» **Data provided**:

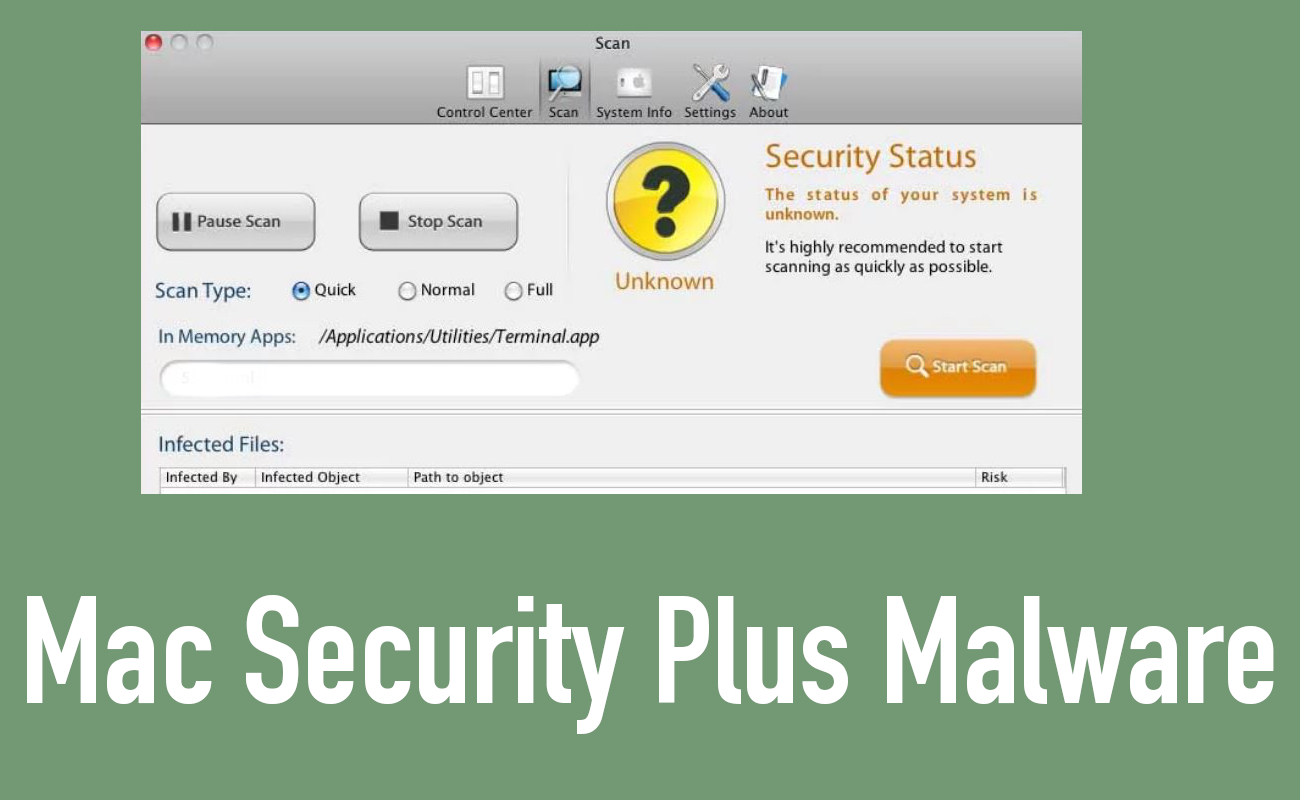 Mac Security Plus Malware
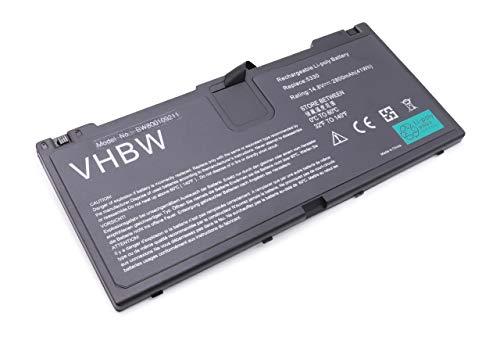 Batterie Li-Polymer vhbw 2800mAh (14.8V) pour Ordinateur Portable, Notebook HP ProBook 5330, 5330m. Remplace: FN04, HSTNN-DB0H et Autres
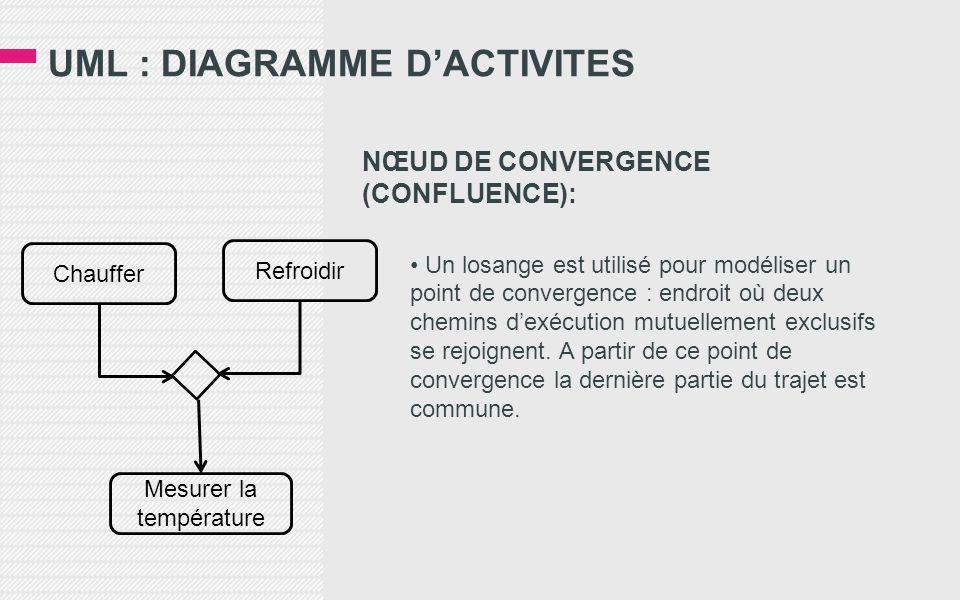 UML : DIAGRAMME D'ACTIVITES NŒUD DE CONVERGENCE (CONFLUENCE): • Un losange est utilisé pour modéliser un point de convergence : endroit où deux chemins d'exécution mutuellement exclusifs se rejoignent.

» **Exercise**:
Copy all the data exactly as written, but skip any picture.

» **Reply**:
 Mac Security Plus Malware
 Batterie Li-Polymer vhbw 2800mAh (14.8V) pour Ordinateur Portable, Notebook HP ProBook 5330, 5330m. Remplace: FN04, HSTNN-DB0H et Autres
 UML : DIAGRAMME D'ACTIVITES NŒUD DE CONVERGENCE (CONFLUENCE): • Un losange est utilisé pour modéliser un point de convergence : endroit où deux chemins d'exécution mutuellement exclusifs se rejoignent.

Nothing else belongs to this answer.